Nous associer aux décisions, cela fait partie de leur stratégie. Déjouer cette stratégie passe par le refus du dialogue.

Refuser aussi le chantage aux « propositions alternatives ». Parler « experts contre experts », c’est s’enfermer dans des débats techniques stériles et sans issue. Personne de sérieux ne peut croire qu’on va se sortir du fameux « problème énergétique » par des économies d’énergie. La question qui se pose pour le capital n’est pas comment produire et consommer moins d’énergie, mais comment en vendre toujours plus. Et les GdS le montrent clairement. Nous dirons « éoliennes », et ils diront : D’accord, on s’en occupe. Et ce sera des kilomètres carrés d’éoliennes. Avec des forages de GdS entre les rangs, un réacteur EPR au milieu, et des murs de panneaux solaires tout autour. Nous n’avons pas à résoudre leurs problèmes de perspectives et de débouchés. Parce que si on s’y colle, on va finir nous aussi par rédiger des « rapports préliminaires » et les apporter au ministère. Sous l’Ancien régime, les « propositions alternatives », on appelait ça des cahiers de doléances… Ca a marché un certain temps…

*

Tout le monde ne sera pas d’accord avec ces positions. Beaucoup persisteront dans la voie « citoyenne », par respect de la loi, sympathie pour J. Bové, croyance en la politique et en la démocratie, souci de respectabilité, habitudes « militantes », peur de l’aventurisme ou pour toute autre raison.

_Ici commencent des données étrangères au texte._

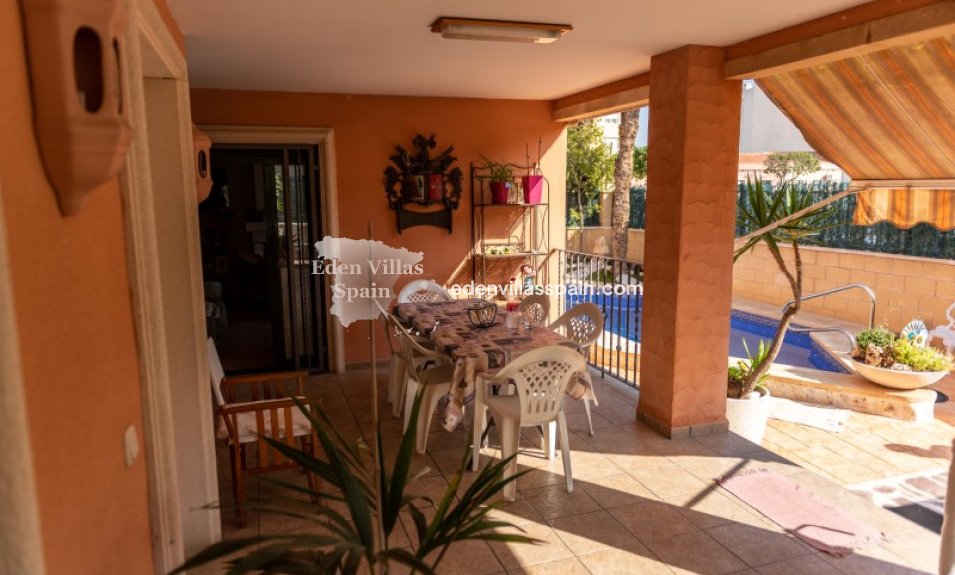 Resale - Country House - Elche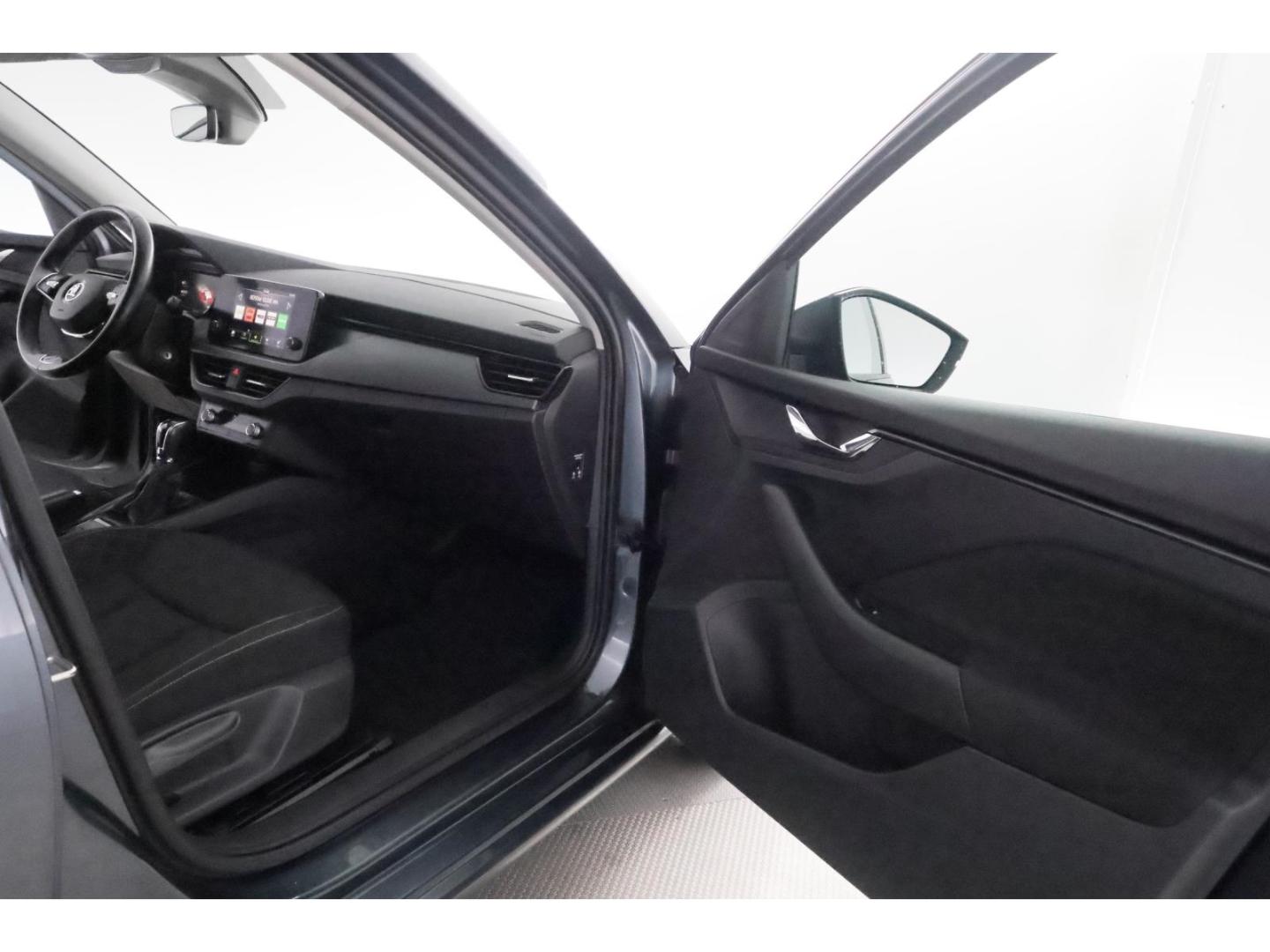Skoda Scala 1.5TSI DSG Ambition+LED+VIRTUAL+CARPLAY, миниатюра 11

Moins de six mois après le début de la contestation organisée contre l’exploitation des GdS, il semble déjà y avoir quelque chose comme une opposition « officielle ». Ce qui avait inquiété l’Etat au début de la mobilisation, à savoir son caractère populaire et donc imprévisible, est en train de s’étioler. Ca se bureaucratise. Il y a des colères qui se perdent. On parle d’un nouveau Larzac, puis on retourne au Parlement européen. On fait mollement des réunions d’information où on n’ose trop rien dire, de peur que ça ne soit pas dans la ligne…

Et après tout, si ça pouvait se régler comme ça, pourquoi pas ? Tant que ça marche… Mais la question est que non seulement ça ne marche pas, mais que l’Etat est en train de retourner ses propres armes contre la contestation. Qu’encore une fois ils vont faire servir la loi contre les GdS à l’acceptation des GdS. Créer des réglementations qui feront accepter ce qu’on règlemente, alors qu’on n’en voulait tout simplement pas. Et ainsi de suite : on connaît la chanson. C’est celle du Grenelle, du développement durable, du partenariat et de la cogestion sous toutes ses formes…

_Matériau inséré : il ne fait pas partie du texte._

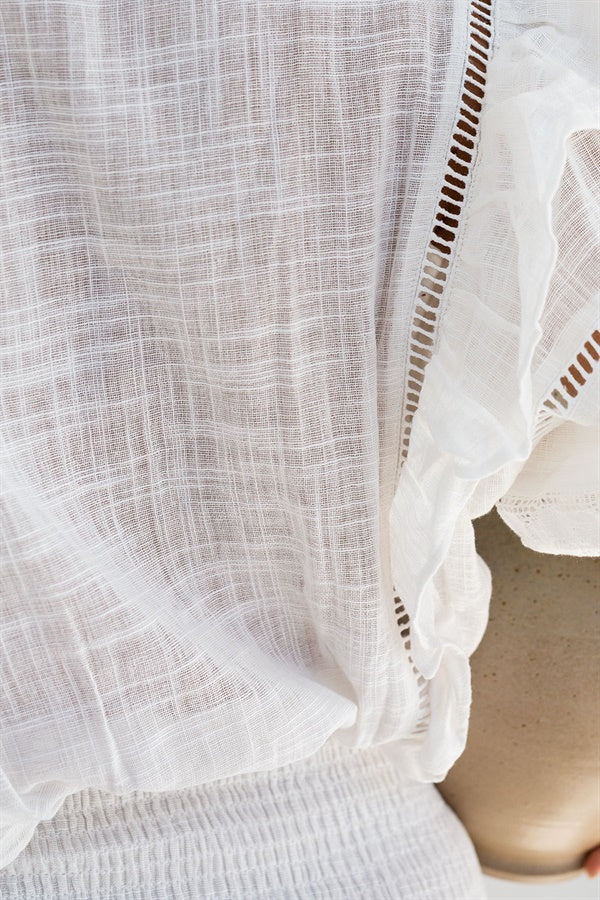 Exclusive Sample - Loose - Button Onnika Women's Dress
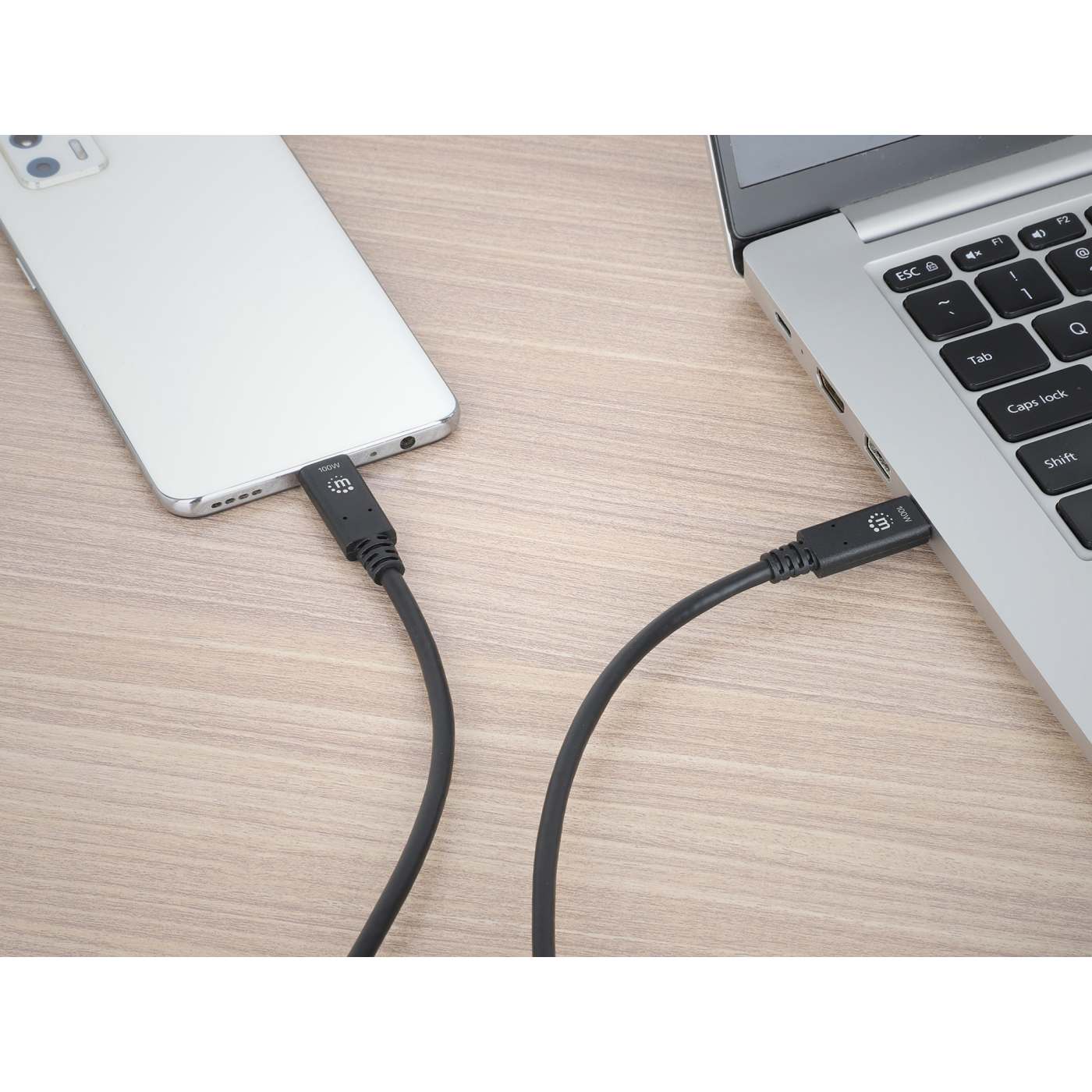 USB 3.2 Gen 2 Type-C Device Cable Image 6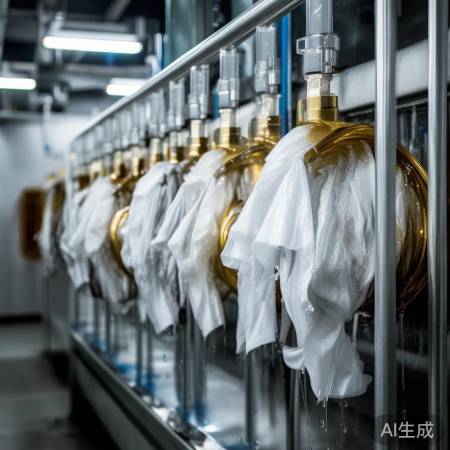 精细过滤网,洁净如新。
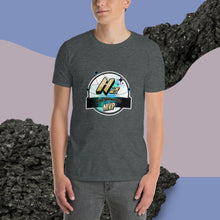 Load image into Gallery viewer, H2: The Universe's MVP T-Shirt - Short-Sleeve Unisex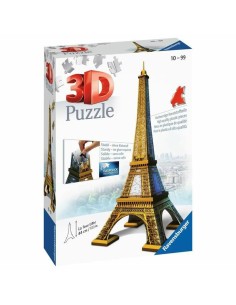 3D Puzzle Ravensburger Iceland: Kirkjuffellsfoss  216 Pieces 3D 2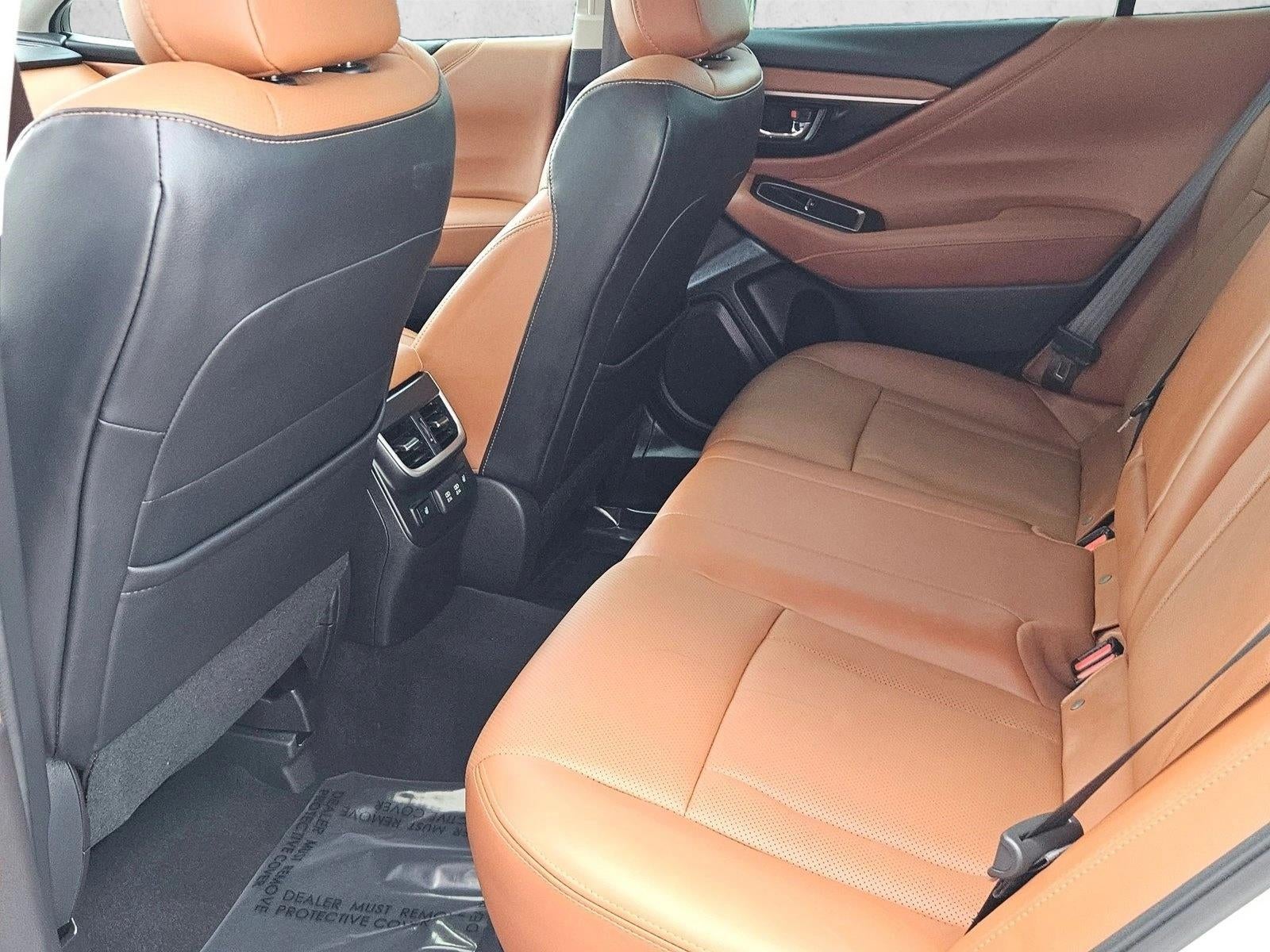 2022 Subaru Legacy Touring XT CVT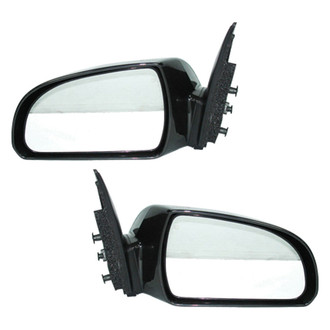 Alzare® - Power Side View Mirror (Heated, Non-Foldaway)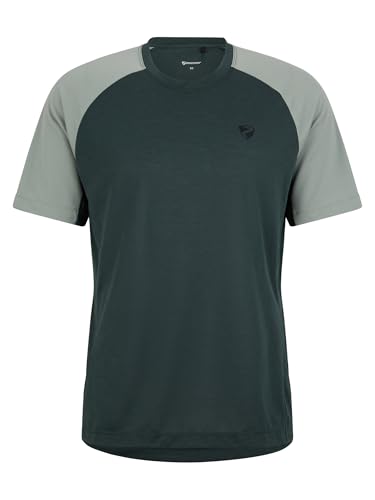 Ziener Herren NEMUEL Funktions-Shirt - Fahrrad|Outdoor|Fitne... - Sports & Fitness Amazon Allemagne à 18.13€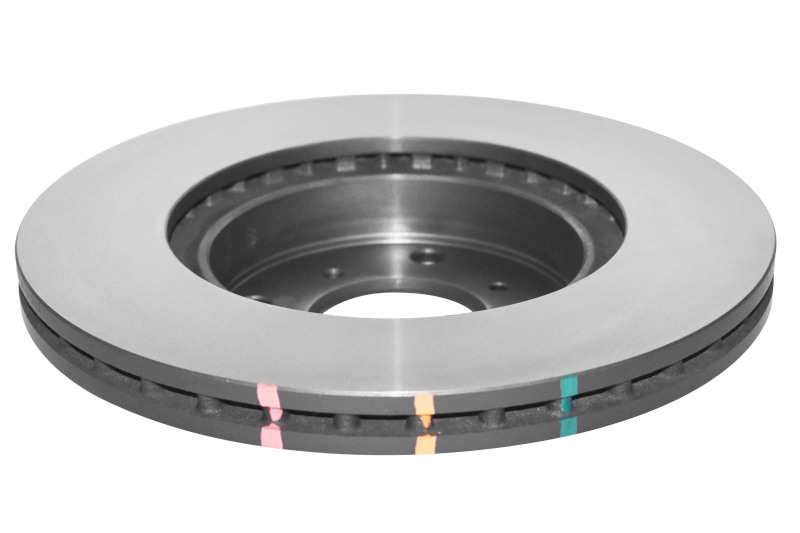 Picture of DBA 4000 Standard Rotors Brake Rotors - DBA4200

Et pendant ce temps-là, les gens qui étaient au départ en colère n’y comprennent plus rien, se demandent, ah, on nous dit qu’on a gagné, et après le contraire, est-ce qu’on doit s’énerver ou pas, c’est compliqué, qui a raison, qui a tort, ainsi de suite. Et on va revoter, faire appel, chercher des recours au niveau européen peut-être, la cour constitutionnelle pourquoi pas, le pape enfin, les Saints du Paradis. Et l’horizon 2012… On complique. On fatigue le monde. On démobilise mieux qu’un bataillon de CRS.

Mais nous, on s’en fout, des réglementations, du Code minier, de l’alinéa du paragraphe untel de telle directive. Nous, on veut garder les rivières, ou ce qu’il en reste. On veut des insectes et des animaux, parce que si tout ça disparaît, on va disparaître avec. On veut vivre sans se dire à chaque instant qu’il y a de moins en moins de vie possible. Et ça ne concerne bien sûr pas que les GdS.

On sait aussi qu’eux, ceux de l’Etat et du capital, ils s’en foutent, de tout ça : ce qui les préoccupe, ce sont leurs postes, leurs actions, leurs perspectives de croissance. Leur croissance nous rabougrit. Ils nous pompent l’air, et l’eau, et le temps qui nous reste à vivre. Tout ce qu’ils veulent, c’est que ça continue sans cesse. Durable, leur développement. Pourvu que ça dure.